▶ What needs to be done
Find the line containing "At what distance from the camera" in the entries; transcribe it and all remaining lines through the end, exactly as they appear, but not the pictures.

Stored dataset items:
+++
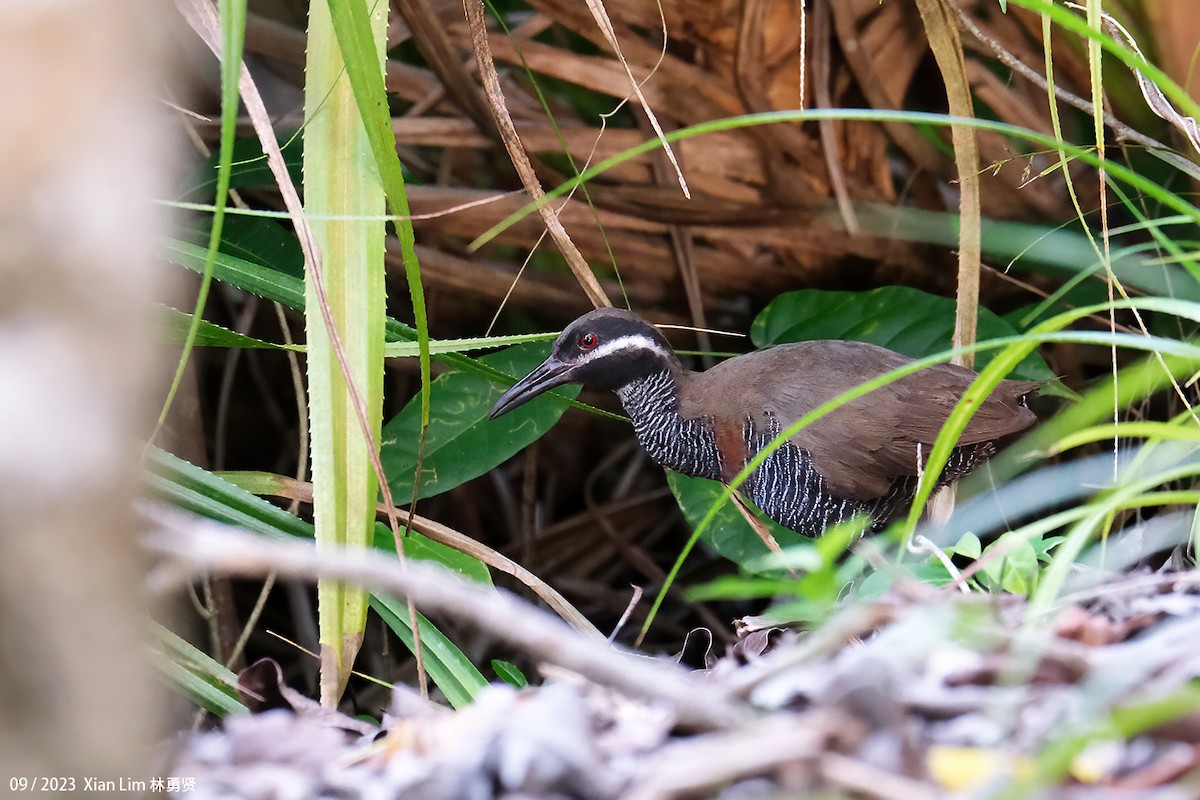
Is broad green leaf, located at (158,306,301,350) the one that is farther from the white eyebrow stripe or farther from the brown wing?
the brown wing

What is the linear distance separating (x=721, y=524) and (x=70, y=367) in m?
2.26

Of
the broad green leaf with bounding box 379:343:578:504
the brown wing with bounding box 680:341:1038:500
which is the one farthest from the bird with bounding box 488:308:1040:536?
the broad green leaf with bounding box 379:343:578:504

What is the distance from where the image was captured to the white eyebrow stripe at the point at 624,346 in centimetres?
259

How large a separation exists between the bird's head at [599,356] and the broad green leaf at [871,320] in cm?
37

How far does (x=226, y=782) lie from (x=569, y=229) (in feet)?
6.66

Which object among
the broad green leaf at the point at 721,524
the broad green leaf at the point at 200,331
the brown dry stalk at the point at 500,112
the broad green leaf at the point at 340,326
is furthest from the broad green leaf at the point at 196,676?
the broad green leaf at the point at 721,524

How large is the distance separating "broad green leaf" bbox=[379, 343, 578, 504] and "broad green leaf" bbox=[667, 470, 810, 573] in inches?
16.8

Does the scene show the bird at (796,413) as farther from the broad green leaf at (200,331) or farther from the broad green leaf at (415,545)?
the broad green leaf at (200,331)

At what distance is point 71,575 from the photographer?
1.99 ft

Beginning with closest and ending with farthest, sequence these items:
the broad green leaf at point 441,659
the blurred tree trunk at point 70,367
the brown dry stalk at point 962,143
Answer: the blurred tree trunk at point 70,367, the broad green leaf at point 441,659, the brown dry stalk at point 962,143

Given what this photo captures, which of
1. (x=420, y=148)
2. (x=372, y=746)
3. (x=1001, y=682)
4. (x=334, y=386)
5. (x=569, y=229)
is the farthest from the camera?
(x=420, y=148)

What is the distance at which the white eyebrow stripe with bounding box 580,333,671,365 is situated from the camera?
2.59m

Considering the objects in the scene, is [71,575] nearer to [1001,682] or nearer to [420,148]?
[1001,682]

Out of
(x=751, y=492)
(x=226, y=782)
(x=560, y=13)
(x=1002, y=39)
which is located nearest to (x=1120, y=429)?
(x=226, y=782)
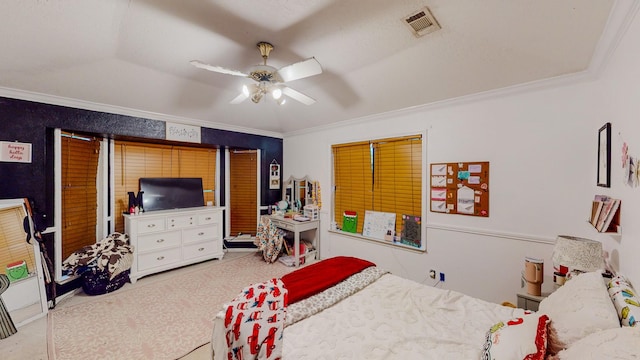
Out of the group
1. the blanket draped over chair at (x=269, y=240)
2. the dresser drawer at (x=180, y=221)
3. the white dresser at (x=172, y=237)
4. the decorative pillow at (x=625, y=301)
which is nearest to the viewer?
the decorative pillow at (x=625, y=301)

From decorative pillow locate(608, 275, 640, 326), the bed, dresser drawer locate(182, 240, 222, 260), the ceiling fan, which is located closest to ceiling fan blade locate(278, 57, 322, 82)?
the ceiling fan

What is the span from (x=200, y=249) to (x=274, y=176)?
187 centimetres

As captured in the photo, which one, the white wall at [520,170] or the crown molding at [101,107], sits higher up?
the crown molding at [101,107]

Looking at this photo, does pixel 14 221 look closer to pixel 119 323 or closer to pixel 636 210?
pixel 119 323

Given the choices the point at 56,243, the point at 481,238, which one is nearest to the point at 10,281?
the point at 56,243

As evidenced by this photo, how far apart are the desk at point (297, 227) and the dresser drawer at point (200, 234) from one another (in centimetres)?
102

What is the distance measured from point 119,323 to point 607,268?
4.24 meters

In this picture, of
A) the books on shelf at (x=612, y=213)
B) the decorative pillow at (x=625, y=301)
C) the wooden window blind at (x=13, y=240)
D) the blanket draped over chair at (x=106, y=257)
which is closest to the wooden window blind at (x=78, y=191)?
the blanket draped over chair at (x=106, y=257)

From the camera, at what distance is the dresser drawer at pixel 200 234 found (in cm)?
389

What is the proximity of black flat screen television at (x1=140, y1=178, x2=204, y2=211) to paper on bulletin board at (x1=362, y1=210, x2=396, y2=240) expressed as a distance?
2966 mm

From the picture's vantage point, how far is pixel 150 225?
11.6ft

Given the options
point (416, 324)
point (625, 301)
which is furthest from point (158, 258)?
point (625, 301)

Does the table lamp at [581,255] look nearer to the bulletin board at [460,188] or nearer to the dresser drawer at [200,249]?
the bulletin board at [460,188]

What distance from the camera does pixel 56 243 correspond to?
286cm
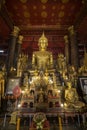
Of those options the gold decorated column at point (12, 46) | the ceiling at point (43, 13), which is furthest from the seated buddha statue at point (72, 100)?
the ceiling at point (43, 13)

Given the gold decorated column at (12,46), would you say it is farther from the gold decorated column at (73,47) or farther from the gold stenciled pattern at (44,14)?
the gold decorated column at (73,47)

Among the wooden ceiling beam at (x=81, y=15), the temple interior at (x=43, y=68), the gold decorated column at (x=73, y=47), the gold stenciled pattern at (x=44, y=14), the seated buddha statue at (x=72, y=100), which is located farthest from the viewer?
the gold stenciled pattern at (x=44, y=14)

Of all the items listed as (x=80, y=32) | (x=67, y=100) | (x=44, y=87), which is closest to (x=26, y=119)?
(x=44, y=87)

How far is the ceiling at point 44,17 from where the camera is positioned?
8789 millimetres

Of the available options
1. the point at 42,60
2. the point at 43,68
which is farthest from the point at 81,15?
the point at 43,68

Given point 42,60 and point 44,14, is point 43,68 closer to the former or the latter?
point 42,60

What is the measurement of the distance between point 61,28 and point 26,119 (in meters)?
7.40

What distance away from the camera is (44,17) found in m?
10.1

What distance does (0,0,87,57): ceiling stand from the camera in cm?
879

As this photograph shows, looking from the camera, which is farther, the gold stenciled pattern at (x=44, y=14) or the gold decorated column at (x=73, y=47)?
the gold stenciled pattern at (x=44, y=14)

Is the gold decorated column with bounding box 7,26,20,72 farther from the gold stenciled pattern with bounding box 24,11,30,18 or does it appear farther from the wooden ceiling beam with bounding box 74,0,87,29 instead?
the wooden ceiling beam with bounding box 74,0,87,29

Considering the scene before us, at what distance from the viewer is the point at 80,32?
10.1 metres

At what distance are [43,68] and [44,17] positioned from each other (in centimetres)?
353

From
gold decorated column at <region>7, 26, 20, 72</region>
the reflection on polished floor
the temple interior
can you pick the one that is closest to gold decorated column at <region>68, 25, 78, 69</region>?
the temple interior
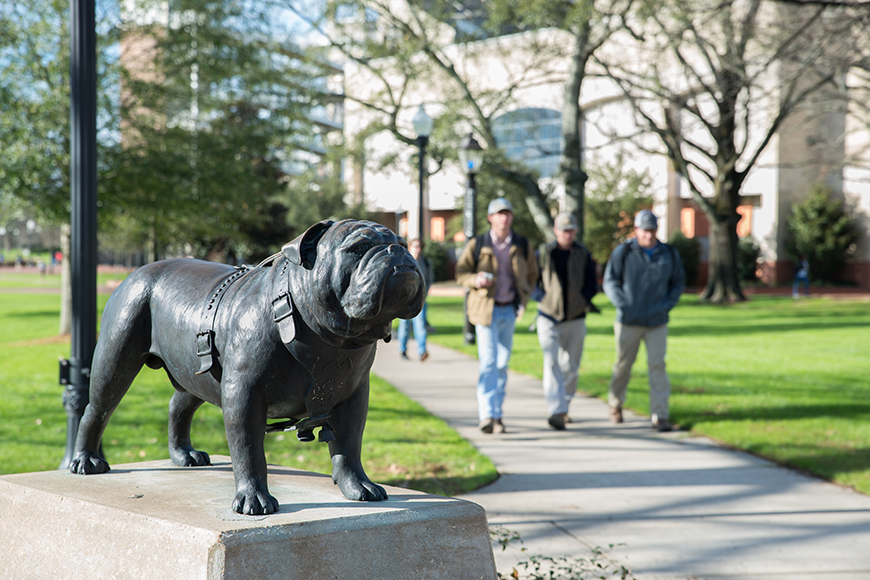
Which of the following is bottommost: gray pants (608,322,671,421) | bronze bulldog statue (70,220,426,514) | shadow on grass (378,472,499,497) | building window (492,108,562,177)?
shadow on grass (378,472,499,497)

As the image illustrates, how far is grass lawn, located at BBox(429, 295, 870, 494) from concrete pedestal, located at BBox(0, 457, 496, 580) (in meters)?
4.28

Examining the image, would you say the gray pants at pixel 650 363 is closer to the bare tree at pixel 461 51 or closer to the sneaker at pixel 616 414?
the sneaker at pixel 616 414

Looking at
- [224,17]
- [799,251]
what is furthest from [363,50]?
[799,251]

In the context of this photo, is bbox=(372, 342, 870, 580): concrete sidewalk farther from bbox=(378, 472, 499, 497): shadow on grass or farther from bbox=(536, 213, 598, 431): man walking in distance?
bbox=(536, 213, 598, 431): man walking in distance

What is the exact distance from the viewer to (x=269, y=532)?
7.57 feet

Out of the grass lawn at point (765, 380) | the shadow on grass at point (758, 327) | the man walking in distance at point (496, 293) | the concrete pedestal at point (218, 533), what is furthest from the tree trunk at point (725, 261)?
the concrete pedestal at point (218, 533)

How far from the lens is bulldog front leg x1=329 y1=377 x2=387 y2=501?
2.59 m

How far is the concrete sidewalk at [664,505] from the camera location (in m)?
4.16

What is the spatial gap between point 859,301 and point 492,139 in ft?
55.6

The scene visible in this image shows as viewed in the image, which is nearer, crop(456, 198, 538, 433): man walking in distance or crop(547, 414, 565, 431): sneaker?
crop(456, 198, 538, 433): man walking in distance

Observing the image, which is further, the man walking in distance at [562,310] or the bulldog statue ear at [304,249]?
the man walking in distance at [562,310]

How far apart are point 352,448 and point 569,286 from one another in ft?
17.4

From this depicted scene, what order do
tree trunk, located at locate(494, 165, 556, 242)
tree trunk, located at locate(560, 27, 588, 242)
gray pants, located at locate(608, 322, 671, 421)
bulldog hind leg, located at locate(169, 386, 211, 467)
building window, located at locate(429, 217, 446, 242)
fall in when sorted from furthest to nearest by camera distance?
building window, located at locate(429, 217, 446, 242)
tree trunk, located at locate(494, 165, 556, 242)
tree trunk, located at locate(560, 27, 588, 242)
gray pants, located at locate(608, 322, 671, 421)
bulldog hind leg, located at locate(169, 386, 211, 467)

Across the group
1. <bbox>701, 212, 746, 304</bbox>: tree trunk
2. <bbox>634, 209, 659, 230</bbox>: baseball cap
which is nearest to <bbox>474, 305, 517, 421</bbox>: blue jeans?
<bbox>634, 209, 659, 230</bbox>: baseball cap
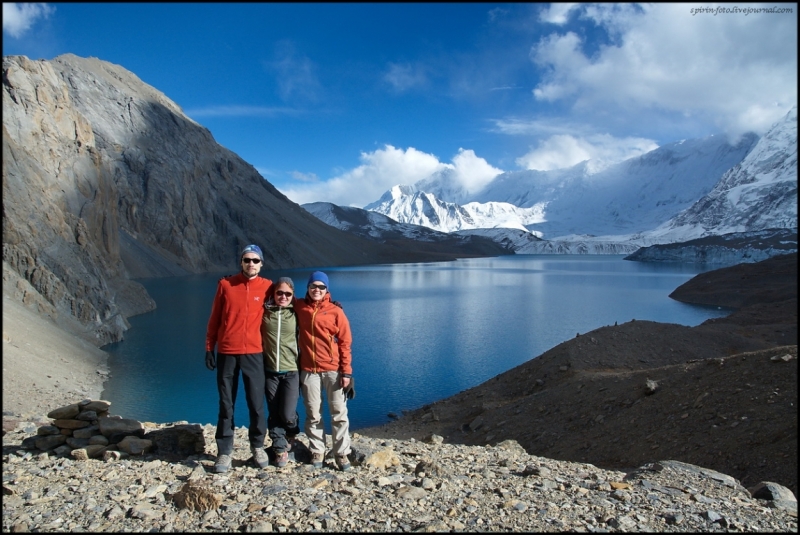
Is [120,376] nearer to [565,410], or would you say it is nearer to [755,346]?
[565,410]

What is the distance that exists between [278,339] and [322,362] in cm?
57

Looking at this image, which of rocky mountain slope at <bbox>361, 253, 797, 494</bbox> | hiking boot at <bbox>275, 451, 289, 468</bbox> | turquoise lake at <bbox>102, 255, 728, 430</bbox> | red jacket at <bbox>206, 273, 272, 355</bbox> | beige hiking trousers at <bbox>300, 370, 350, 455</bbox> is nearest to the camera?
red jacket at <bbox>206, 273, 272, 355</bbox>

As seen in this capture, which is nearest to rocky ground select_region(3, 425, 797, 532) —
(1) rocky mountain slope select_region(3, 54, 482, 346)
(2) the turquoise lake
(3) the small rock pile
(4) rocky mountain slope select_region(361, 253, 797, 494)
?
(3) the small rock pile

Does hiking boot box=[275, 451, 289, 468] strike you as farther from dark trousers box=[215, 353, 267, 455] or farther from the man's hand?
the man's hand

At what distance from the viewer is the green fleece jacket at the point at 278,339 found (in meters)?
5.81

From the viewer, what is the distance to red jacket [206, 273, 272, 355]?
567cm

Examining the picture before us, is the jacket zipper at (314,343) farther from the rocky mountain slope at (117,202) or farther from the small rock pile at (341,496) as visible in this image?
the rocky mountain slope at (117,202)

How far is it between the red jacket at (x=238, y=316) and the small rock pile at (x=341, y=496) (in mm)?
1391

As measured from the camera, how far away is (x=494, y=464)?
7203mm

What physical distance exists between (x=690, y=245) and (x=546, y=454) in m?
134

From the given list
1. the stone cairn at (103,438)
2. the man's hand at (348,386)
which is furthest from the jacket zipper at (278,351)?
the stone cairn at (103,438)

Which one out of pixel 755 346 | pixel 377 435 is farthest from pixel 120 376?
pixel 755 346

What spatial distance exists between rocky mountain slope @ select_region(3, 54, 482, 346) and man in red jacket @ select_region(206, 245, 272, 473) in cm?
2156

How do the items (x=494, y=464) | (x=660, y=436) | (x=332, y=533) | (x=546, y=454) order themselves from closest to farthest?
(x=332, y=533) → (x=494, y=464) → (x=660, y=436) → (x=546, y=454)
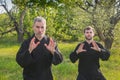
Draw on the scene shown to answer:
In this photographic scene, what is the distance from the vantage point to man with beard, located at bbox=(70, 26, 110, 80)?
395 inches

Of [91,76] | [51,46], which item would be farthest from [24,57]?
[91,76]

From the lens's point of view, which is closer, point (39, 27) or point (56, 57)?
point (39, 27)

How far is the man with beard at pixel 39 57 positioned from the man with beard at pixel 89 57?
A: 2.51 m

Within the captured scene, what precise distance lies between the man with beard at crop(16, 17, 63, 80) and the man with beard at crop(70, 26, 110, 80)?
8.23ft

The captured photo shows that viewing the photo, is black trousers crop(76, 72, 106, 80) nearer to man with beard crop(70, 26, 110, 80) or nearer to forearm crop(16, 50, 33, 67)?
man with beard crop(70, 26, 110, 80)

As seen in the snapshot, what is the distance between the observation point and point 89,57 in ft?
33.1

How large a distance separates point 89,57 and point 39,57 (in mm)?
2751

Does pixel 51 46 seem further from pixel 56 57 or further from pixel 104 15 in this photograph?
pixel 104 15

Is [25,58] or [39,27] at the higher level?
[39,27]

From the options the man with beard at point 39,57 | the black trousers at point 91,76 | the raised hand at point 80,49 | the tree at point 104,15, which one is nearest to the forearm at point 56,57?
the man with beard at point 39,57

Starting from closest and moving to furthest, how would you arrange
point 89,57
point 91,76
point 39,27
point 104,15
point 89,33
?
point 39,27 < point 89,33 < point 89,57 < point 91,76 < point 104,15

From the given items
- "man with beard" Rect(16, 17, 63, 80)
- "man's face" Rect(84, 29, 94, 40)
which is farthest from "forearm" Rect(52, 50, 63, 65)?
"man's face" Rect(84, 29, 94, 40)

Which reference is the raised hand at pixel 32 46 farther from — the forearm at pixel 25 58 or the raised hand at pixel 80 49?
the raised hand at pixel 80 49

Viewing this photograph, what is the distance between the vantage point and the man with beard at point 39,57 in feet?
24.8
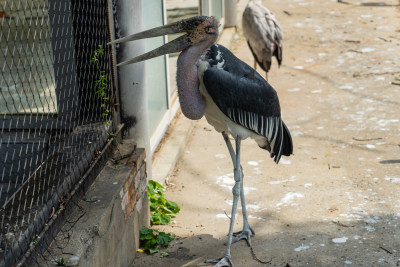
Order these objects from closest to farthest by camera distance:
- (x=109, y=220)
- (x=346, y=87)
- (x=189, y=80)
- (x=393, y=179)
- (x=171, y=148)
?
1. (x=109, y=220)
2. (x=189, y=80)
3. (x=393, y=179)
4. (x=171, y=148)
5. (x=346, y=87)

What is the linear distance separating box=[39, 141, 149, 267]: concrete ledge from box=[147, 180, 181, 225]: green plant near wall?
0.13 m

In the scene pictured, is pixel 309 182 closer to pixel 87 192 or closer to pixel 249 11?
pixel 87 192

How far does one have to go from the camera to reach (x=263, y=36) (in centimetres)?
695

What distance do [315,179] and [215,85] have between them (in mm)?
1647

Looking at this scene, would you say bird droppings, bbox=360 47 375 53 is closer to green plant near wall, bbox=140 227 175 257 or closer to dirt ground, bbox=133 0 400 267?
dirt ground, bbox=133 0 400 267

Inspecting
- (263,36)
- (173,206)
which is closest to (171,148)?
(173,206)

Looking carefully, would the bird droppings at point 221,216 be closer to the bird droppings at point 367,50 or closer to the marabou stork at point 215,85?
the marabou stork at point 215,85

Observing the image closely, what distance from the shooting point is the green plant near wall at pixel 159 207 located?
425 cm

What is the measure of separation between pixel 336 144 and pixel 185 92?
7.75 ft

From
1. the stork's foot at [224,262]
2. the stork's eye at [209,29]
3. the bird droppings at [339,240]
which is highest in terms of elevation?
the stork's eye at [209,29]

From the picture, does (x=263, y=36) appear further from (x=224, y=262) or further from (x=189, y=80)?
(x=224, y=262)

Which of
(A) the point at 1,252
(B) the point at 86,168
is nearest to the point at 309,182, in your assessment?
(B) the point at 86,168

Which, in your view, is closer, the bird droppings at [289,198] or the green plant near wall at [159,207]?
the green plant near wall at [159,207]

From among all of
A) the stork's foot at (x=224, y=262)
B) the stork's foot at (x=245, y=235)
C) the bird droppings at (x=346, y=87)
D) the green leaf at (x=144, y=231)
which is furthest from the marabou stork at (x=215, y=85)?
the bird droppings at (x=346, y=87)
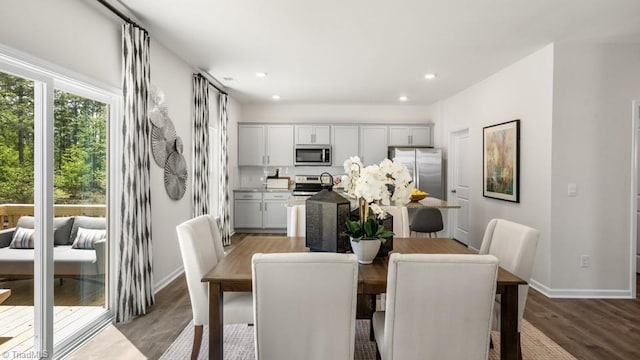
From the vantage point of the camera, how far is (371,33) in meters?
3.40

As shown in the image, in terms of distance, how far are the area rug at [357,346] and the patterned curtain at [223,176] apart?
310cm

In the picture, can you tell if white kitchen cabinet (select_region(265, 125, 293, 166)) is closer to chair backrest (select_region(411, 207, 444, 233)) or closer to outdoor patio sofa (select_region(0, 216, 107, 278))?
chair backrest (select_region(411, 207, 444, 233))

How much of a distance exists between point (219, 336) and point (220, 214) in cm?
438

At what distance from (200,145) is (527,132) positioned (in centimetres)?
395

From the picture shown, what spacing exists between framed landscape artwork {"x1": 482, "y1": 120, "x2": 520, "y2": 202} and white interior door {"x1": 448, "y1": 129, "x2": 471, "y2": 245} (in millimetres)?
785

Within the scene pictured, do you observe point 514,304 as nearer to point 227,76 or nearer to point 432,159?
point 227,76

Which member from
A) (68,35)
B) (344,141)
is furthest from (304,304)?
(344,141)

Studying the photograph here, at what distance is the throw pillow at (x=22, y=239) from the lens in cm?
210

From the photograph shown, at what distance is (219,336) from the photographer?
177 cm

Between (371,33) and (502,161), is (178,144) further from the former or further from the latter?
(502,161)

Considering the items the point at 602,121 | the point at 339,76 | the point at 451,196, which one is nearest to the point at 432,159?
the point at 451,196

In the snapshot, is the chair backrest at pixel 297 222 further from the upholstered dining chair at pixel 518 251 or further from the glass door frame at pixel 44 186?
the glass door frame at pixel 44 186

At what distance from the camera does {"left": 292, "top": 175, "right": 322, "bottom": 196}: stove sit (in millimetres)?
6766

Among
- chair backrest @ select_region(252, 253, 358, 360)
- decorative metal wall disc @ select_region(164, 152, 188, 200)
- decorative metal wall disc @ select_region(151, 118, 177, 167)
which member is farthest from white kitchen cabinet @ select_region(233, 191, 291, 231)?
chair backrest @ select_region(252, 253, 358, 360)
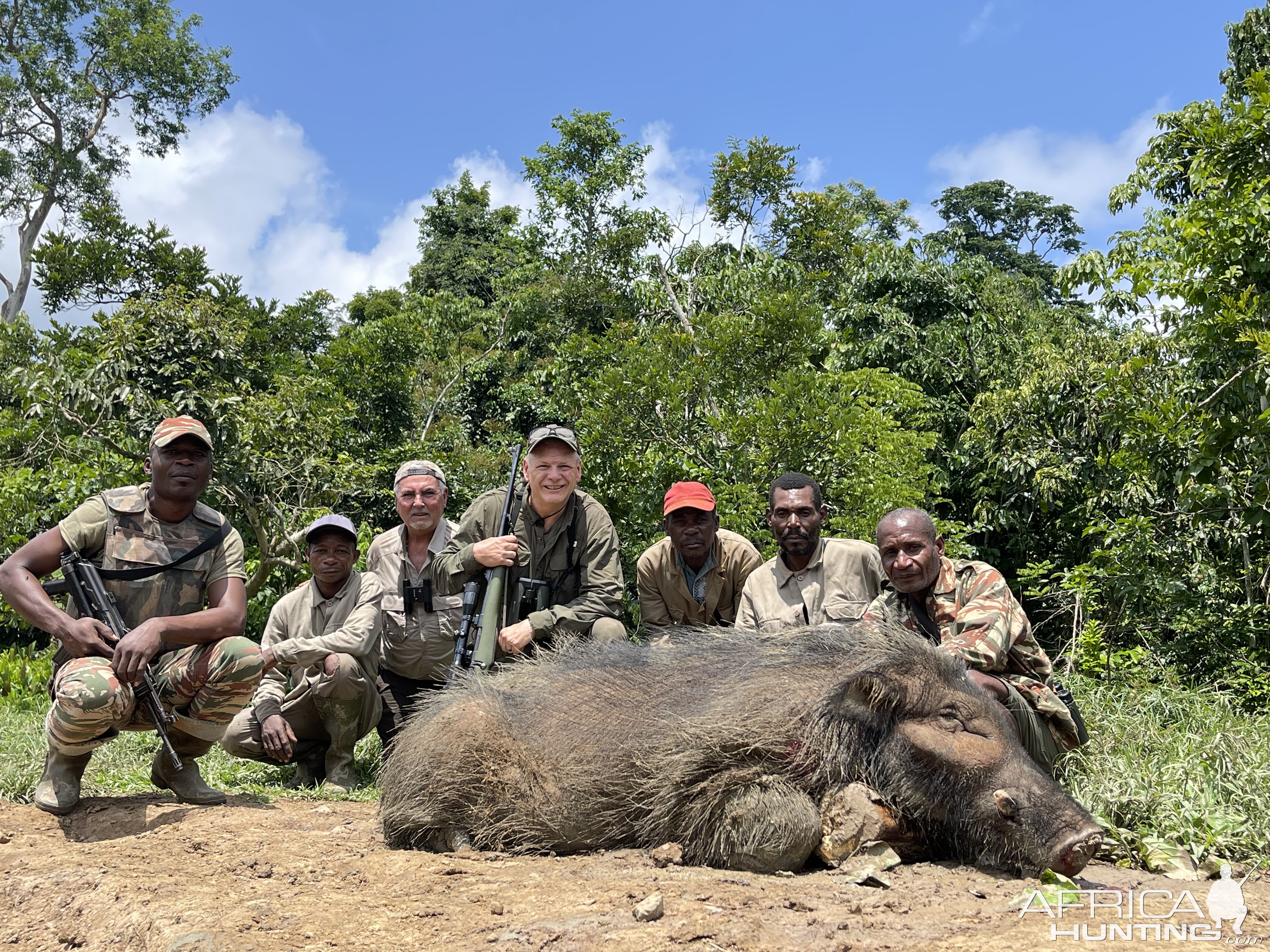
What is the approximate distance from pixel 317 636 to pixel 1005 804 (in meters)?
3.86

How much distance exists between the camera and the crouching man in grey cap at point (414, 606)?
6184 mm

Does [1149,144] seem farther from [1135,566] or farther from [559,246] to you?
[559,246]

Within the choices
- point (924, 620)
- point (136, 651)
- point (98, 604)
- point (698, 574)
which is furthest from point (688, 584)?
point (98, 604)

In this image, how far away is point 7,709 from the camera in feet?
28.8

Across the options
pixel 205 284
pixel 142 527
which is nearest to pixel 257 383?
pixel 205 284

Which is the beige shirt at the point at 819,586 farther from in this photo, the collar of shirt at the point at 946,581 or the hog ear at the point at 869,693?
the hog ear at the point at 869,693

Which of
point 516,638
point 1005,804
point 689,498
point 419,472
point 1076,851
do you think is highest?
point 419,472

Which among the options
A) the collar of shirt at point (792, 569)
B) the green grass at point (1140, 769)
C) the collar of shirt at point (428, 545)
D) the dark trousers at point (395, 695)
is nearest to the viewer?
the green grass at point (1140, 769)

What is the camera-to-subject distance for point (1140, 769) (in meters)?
+++
▶ Output of the task
At what distance from the camera does {"left": 292, "top": 175, "right": 322, "bottom": 196}: stove sit (in millimetres)?
6766

Among
- chair backrest @ select_region(252, 253, 358, 360)
- decorative metal wall disc @ select_region(164, 152, 188, 200)
- decorative metal wall disc @ select_region(151, 118, 177, 167)
which member is farthest from white kitchen cabinet @ select_region(233, 191, 291, 231)?
chair backrest @ select_region(252, 253, 358, 360)
What is the approximate distance from pixel 317 636 to pixel 1005 804 (in meters)?
3.86

How much distance exists between the camera and the crouching man in grey cap at point (414, 606)?
6184 mm

Does [1149,144] seem farther from [1135,566] or farther from [559,246] to you?
[559,246]

Within the choices
- point (924, 620)
- point (136, 651)
- point (98, 604)
- point (698, 574)
which is furthest from point (688, 584)?
point (98, 604)

In this image, how far away is point 7,709 from the camera in feet?
28.8

Across the options
pixel 205 284
pixel 142 527
which is nearest to pixel 257 383?
pixel 205 284

Which is the beige shirt at the point at 819,586 farther from in this photo, the collar of shirt at the point at 946,581 or the hog ear at the point at 869,693?
the hog ear at the point at 869,693

Which of
point 516,638
point 1005,804
point 689,498
point 419,472
point 1076,851
do you think is highest?
point 419,472

Which among the options
A) the collar of shirt at point (792, 569)
B) the green grass at point (1140, 769)
C) the collar of shirt at point (428, 545)
D) the dark trousers at point (395, 695)
is nearest to the viewer?
the green grass at point (1140, 769)

What is the camera-to-subject distance for point (1140, 769) (in meters)?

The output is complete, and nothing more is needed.